Additionally, factoring contracts often require suppliers to sell all their invoices, even if they don’t need immediate cash, locking them into long-term commitments. SCF is more flexible, allowing suppliers to choose which invoices to finance, optimizing costs and financial planning.
Stronger Buyer-Supplier Relationships
Cash flow problems affect suppliers almost always and through this it can also impact relationships with buyers. When a supplier struggles financially, it may result in delayed deliveries, an inability to take on new projects, or an urgent need to renegotiate contract terms. This can weaken trust and even cause buyers to look for alternative suppliers.
With SCF, suppliers gain financial stability, which leads to:
- More competitive pricing – With predictable cash flow, suppliers can offer buyers more favorable rates, securing long-term contracts.
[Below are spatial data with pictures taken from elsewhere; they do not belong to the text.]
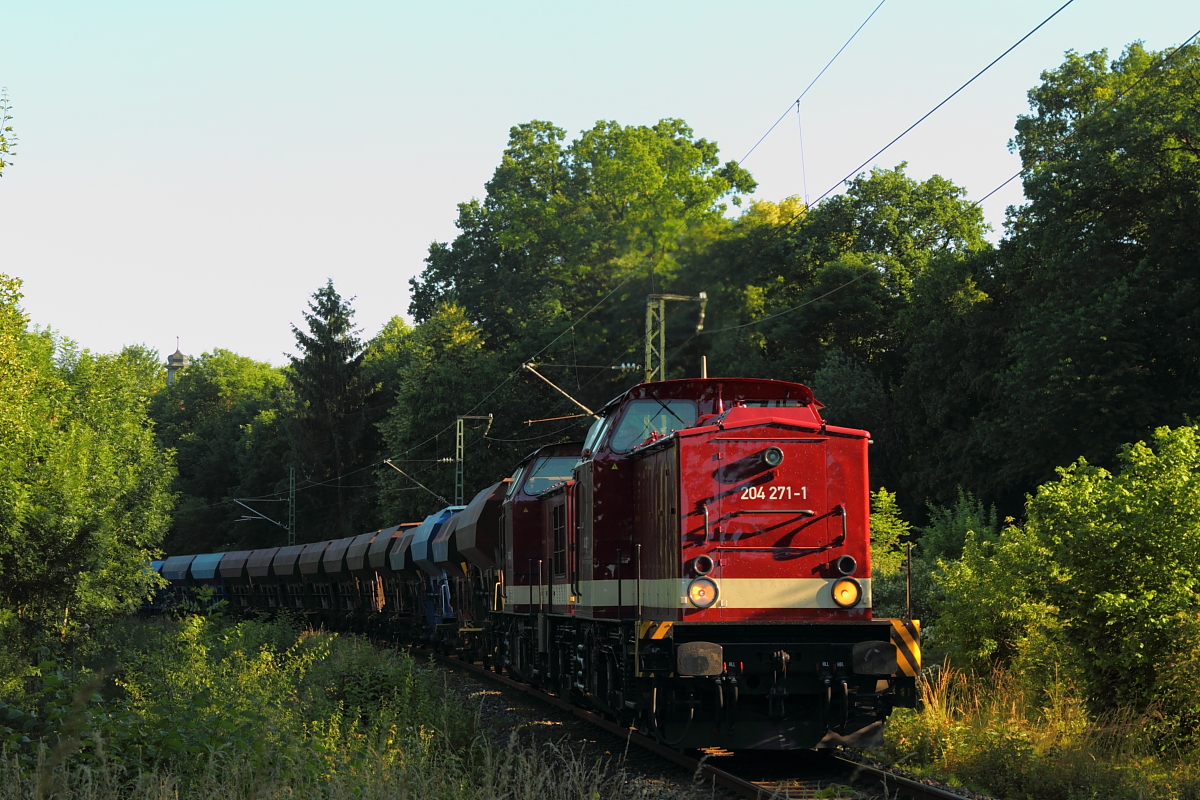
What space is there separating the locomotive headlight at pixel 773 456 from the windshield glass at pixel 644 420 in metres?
1.47

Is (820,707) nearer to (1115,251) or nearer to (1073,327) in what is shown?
(1073,327)

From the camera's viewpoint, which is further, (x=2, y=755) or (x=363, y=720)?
(x=363, y=720)

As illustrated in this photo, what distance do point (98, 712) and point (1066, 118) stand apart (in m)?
39.0

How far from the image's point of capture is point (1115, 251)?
1270 inches

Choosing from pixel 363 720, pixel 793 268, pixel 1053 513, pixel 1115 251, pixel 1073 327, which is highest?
pixel 793 268

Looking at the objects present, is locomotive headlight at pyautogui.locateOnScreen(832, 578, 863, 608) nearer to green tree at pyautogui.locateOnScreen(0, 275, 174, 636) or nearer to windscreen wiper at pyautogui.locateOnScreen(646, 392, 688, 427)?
windscreen wiper at pyautogui.locateOnScreen(646, 392, 688, 427)

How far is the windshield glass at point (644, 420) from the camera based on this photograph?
1201 centimetres

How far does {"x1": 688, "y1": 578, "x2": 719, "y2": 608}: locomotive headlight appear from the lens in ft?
34.2

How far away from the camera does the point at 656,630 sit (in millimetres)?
10109

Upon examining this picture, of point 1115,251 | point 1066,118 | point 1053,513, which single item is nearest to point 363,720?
point 1053,513

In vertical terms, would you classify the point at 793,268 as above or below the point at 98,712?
above

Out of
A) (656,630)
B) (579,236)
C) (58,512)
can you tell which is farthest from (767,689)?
(579,236)

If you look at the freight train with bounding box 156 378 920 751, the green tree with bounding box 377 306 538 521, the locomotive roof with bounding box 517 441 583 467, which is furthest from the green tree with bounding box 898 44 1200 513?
the green tree with bounding box 377 306 538 521

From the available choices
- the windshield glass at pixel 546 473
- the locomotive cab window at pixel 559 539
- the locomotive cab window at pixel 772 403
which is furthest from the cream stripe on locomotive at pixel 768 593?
the windshield glass at pixel 546 473
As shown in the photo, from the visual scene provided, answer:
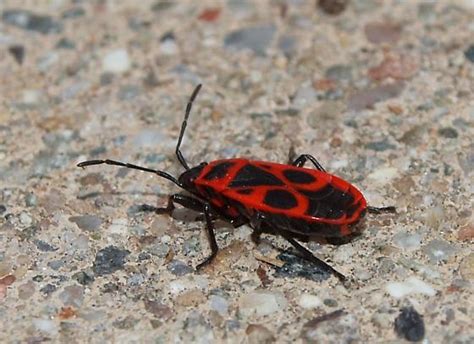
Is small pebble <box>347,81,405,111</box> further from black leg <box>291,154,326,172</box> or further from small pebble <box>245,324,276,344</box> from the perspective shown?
small pebble <box>245,324,276,344</box>

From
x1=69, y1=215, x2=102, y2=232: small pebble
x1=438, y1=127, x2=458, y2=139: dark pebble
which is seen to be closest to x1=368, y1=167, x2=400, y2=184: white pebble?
x1=438, y1=127, x2=458, y2=139: dark pebble

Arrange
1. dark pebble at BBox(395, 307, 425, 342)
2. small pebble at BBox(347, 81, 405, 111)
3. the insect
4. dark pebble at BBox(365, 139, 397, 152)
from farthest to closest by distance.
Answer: small pebble at BBox(347, 81, 405, 111), dark pebble at BBox(365, 139, 397, 152), the insect, dark pebble at BBox(395, 307, 425, 342)

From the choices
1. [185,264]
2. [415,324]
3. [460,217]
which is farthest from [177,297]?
[460,217]

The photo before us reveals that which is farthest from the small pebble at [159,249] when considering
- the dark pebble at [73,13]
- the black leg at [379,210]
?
the dark pebble at [73,13]

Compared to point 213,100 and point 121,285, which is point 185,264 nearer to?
point 121,285

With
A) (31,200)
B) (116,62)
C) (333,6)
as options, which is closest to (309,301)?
(31,200)

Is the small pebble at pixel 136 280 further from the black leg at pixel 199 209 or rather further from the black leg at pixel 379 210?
the black leg at pixel 379 210
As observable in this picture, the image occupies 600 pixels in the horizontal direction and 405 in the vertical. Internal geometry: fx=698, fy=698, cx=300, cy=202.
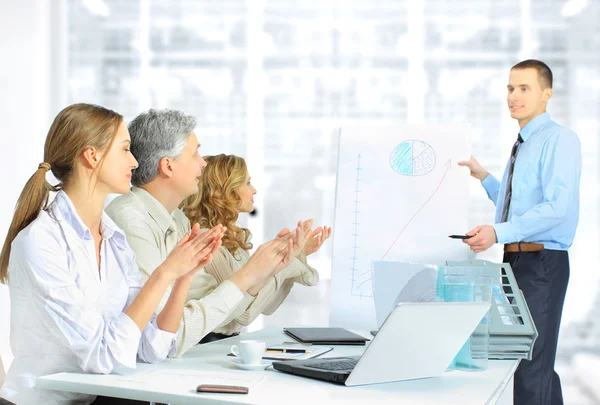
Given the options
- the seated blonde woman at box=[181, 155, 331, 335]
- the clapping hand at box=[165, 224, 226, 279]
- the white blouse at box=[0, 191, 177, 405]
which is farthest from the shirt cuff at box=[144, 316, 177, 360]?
the seated blonde woman at box=[181, 155, 331, 335]

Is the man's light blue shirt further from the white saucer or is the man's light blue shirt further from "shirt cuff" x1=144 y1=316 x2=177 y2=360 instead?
"shirt cuff" x1=144 y1=316 x2=177 y2=360

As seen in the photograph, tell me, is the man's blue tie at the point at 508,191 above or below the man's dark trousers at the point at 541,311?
above

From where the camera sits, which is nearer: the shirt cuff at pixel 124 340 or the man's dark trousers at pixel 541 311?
the shirt cuff at pixel 124 340

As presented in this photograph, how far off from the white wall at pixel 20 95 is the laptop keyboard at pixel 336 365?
283 cm

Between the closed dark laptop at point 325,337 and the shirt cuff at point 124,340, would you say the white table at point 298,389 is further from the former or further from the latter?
the closed dark laptop at point 325,337

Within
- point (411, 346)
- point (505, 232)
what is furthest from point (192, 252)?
point (505, 232)

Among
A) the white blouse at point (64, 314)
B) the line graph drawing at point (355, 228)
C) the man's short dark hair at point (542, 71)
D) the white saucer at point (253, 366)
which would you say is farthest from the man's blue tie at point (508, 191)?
the white blouse at point (64, 314)

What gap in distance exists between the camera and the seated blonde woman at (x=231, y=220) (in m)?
2.52

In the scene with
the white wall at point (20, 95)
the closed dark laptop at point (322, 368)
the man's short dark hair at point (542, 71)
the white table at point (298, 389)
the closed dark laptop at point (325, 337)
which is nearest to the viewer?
the white table at point (298, 389)

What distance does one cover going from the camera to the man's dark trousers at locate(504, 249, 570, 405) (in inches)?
99.1

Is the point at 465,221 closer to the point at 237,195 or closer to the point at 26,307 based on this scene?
the point at 237,195

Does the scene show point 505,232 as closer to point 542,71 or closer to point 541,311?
point 541,311

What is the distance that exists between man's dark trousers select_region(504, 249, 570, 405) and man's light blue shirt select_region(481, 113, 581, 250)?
73 millimetres

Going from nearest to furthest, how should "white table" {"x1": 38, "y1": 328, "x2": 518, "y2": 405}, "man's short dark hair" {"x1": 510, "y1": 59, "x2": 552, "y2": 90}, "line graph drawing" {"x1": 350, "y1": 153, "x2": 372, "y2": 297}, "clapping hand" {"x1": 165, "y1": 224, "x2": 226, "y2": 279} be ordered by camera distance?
"white table" {"x1": 38, "y1": 328, "x2": 518, "y2": 405}, "clapping hand" {"x1": 165, "y1": 224, "x2": 226, "y2": 279}, "line graph drawing" {"x1": 350, "y1": 153, "x2": 372, "y2": 297}, "man's short dark hair" {"x1": 510, "y1": 59, "x2": 552, "y2": 90}
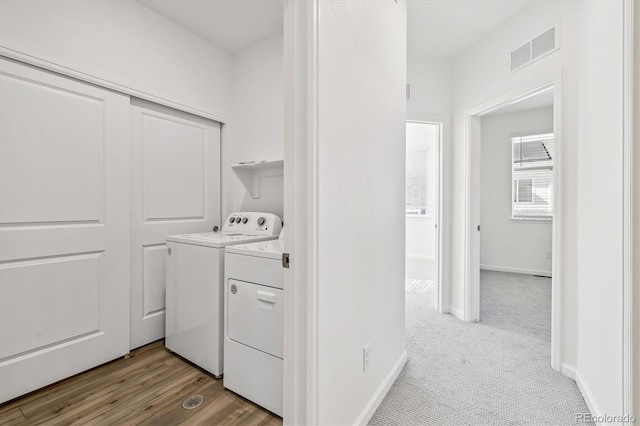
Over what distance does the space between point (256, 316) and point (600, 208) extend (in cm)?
191

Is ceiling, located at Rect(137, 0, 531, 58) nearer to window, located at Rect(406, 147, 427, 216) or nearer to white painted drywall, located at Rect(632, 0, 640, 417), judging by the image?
white painted drywall, located at Rect(632, 0, 640, 417)

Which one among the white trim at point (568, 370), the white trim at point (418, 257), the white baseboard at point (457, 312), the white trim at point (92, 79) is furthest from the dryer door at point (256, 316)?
the white trim at point (418, 257)

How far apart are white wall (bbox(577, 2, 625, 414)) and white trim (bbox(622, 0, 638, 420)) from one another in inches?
1.5

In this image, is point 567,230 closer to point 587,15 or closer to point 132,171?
point 587,15

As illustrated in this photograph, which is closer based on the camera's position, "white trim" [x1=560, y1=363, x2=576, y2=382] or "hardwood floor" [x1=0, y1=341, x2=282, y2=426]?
"hardwood floor" [x1=0, y1=341, x2=282, y2=426]

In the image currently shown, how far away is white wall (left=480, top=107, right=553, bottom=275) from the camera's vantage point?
4.57 metres

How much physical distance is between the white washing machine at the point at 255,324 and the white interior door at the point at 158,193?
1.00 m

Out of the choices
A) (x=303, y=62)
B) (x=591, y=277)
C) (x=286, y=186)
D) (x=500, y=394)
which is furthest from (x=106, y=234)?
(x=591, y=277)

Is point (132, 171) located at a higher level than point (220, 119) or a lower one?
lower

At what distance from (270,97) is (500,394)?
9.22 ft

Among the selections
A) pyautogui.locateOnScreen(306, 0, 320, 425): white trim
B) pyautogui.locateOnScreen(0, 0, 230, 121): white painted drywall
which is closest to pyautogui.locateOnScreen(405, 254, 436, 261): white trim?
pyautogui.locateOnScreen(0, 0, 230, 121): white painted drywall

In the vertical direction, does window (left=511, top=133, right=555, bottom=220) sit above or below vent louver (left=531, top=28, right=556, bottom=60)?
below

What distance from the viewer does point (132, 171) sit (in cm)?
224

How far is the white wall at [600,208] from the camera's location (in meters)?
1.28
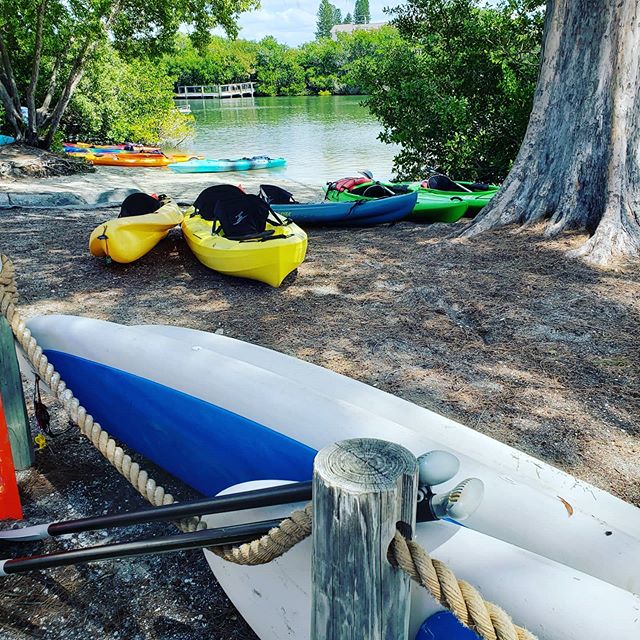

- Better project prioritization – Suppliers with available cash can allocate resources efficiently, ensuring key buyers receive priority service.
- Higher negotiation power – A supplier who isn’t financially strained is in a stronger position to negotiate better payment terms, volume discounts, or exclusivity agreements.
Buyers also benefit from SCF, as they ensure their key suppliers remain financially stable, reducing risks of project delays or supply chain disruptions. This creates a win-win dynamic that fosters long-term business partnerships.
Increased Financial and Operational Flexibility
Unlike bank loans, which require collateral and increase a company’s debt burden, SCF allows suppliers to access cash without taking on new liabilities. This improves financial flexibility in several ways:
- Payroll and labor stability – Spain’s construction sector has seen a 57% drop in job vacancies since 2010, making labor shortages a serious concern. Having working capital available ensures suppliers can pay workers on time and retain skilled labor, preventing project delays.
- Improved purchasing power – When suppliers have immediate cash, they can take advantage of bulk discounts on materials, negotiate better pricing with subcontractors, and secure inventory at lower costs.
- Faster project turnaround – With sufficient liquidity, suppliers can start new projects without waiting for previous payments to clear, increasing their capacity to take on multiple contracts simultaneously.
- Lower financial risk – Many suppliers rely on short-term credit lines to cover cash flow gaps, which come with high interest rates and strict repayment schedules. SCF eliminates the need for costly borrowing while providing predictable and reliable access to funds.
Take Control of Your Cash Flow
If you’re supplying materials, equipment, or services in the Spanish construction sector, waiting 60 or 90 days to get paid isn’t just frustrating – it’s risky. Delays in payments can hold back your business, especially when costs are rising and labor is hard to find.
With Supply Chain Finance through Liquiditas, you don’t have to wait. You can choose to get paid early, on your terms, and use that capital where it matters most – whether that’s buying materials, paying employees, or taking on bigger projects.
There’s no need to commit to loans or factor every invoice. You decide when and how often to use it. And because it’s tied to your buyer’s approval, you benefit from low, transparent costs.